O Plano de Bacia Hidrográfica e
o Enquadramento são instrumentos de planejamento, que tem por finalidade
fundamentar e orientar a implementação da Política Estadual de Recursos
Hídricos e pressupõem uma ampla participação social nos seus processos de
elaboração, entretanto estão sendo negligenciados. Até o momento, o Estado da
Bahia não possui nenhum plano de bacia finalizado. Recentemente os
Comitês de Bacia Hidrográfica do rio Paraguaçu e Recôncavo Norte e Inhambupe
foram informados do cancelamento do contrato com o Consórcio responsável pela
elaboração dos Planos e Enquadramentos, ao passo que o Governo selecionou essas
bacias para iniciar a implementação da cobrança pelo uso da água. Logo, a
cobrança será aplicada em bacias que não possuem o plano em execução para
nortear a aplicação dos recursos arrecadados. Sem o plano, como e onde serão
aplicados esses recursos?
O Estado da Bahia vem
colecionando episódios de desvalorização da participação social contrariando
decisões e solicitações dos Comitês de Bacias, tratando-os como colegiados
meramente consultivos, mas não deliberativos. Um exemplo foi a renovação da
licença da PCH Sítio Grande na bacia hidrográfica do rio Grande, sem qualquer
comunicação, apesar do posicionamento contrário do Comitê e da promessa do
órgão gestor, em plenária, de não renovação até que os problemas de forte
oscilação de vazão fossem resolvidos, agravando assim o conflito existente.

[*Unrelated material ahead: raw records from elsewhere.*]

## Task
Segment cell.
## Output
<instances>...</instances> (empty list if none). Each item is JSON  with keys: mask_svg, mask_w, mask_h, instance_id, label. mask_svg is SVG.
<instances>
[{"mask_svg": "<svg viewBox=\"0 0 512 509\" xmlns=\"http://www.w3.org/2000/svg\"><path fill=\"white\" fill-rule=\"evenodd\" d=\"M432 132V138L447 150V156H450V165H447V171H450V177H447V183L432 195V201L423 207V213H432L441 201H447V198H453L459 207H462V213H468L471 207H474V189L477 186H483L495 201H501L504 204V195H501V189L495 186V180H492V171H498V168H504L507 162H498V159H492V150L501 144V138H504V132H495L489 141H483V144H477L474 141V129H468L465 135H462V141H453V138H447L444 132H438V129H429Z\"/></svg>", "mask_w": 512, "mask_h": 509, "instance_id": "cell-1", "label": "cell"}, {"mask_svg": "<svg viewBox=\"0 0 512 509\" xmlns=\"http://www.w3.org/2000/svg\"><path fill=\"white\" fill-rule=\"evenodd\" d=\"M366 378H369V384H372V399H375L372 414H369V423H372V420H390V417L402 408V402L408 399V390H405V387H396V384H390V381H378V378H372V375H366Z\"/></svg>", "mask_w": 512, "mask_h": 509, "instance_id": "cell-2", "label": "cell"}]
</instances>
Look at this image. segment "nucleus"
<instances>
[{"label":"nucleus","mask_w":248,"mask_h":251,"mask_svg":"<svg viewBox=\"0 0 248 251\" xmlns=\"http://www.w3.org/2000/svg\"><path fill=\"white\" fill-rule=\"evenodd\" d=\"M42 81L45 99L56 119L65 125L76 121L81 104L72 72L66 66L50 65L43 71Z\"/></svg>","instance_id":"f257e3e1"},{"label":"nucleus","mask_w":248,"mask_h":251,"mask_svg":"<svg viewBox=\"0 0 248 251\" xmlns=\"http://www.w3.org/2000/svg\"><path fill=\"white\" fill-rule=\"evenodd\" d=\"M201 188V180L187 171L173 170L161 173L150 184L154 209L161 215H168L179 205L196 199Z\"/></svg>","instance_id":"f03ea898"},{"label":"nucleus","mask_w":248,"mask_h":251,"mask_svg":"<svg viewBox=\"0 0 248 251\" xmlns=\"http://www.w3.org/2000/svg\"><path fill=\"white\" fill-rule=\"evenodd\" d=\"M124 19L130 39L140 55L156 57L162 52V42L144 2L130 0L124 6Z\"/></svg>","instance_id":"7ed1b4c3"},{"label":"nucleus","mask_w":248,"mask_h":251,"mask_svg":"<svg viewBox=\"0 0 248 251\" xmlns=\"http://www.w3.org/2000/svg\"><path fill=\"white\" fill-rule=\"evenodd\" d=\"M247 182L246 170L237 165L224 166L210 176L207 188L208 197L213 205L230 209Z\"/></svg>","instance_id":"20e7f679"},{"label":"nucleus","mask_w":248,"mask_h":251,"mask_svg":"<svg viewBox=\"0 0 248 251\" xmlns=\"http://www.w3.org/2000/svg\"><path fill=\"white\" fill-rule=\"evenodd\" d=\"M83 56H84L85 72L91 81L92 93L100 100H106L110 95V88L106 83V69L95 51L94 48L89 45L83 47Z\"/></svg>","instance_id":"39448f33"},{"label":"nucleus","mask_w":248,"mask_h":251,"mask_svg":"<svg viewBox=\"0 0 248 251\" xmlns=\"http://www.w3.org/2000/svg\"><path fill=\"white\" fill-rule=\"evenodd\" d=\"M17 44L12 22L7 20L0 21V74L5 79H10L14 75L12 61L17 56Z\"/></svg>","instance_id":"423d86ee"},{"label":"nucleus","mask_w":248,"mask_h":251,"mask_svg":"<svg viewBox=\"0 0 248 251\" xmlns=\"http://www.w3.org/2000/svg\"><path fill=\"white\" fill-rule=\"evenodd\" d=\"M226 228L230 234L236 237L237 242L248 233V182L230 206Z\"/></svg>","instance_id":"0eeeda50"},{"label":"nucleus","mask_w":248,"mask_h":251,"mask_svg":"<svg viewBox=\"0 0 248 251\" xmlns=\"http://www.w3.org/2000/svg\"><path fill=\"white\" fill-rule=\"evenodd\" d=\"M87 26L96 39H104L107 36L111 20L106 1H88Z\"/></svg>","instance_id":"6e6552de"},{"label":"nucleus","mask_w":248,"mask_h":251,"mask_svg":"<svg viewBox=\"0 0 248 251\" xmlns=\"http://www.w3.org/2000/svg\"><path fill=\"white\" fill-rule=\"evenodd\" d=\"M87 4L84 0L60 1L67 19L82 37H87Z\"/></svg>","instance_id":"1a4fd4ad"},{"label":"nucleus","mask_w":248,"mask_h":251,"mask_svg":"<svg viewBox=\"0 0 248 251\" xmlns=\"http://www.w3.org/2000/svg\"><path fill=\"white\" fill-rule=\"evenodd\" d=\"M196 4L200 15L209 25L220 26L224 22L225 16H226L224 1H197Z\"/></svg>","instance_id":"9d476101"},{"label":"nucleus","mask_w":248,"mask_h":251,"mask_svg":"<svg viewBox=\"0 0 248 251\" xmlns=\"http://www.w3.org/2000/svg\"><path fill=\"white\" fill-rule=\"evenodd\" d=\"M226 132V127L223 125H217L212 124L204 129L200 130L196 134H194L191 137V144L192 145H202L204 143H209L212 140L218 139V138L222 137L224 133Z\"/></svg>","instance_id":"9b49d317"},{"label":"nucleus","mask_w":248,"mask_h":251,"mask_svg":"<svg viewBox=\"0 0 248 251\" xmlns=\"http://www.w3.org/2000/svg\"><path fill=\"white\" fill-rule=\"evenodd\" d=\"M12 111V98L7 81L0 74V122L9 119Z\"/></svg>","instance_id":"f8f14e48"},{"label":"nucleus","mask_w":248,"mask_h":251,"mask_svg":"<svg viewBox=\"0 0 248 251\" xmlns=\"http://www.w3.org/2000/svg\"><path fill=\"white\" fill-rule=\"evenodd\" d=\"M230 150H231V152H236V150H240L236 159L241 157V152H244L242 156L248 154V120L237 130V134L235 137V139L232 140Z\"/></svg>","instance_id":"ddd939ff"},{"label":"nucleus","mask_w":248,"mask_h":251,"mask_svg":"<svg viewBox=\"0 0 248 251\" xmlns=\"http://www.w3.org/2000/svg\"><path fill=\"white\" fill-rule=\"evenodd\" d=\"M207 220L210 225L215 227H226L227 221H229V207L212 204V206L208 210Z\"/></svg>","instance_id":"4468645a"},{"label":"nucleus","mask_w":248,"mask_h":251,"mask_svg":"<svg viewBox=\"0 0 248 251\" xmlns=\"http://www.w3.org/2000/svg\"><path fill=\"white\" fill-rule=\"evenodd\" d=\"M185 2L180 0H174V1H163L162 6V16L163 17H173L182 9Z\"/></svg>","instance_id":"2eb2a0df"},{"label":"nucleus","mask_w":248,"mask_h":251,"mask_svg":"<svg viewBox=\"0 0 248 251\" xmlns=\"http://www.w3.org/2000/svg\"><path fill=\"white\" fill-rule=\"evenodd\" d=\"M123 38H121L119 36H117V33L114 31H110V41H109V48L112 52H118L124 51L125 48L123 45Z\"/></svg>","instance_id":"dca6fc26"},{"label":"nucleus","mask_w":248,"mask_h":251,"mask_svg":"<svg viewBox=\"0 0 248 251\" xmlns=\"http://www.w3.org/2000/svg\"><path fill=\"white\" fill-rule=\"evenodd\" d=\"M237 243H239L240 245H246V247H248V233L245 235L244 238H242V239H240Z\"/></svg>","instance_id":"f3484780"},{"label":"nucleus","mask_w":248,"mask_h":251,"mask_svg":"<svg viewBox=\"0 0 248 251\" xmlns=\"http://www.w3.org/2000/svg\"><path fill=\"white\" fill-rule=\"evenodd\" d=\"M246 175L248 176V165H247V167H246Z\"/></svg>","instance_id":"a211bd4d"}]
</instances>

Ainda que, legalmente, as solicitações do Comitê não possam ser impostas ao
órgão gestor, as mesmas deveriam ser sistematicamente incorporadas aos
processos do INEMA, uma vez que cabe ao Comitê arbitrar em primeira instância
administrativa os conflitos relacionados com o uso da água.
A governança engloba a
sociedade em sua totalidade, referindo-se à relação entre atores sociais e
políticos e a novos arranjos institucionais. Defender na gestão participativa a
prevalência dos interesses coletivos sobre os particulares é fortalecer a
governança das águas e o papel dos Comitês de Bacias como o fórum para essa
prática, que deve ser contínua e permanente.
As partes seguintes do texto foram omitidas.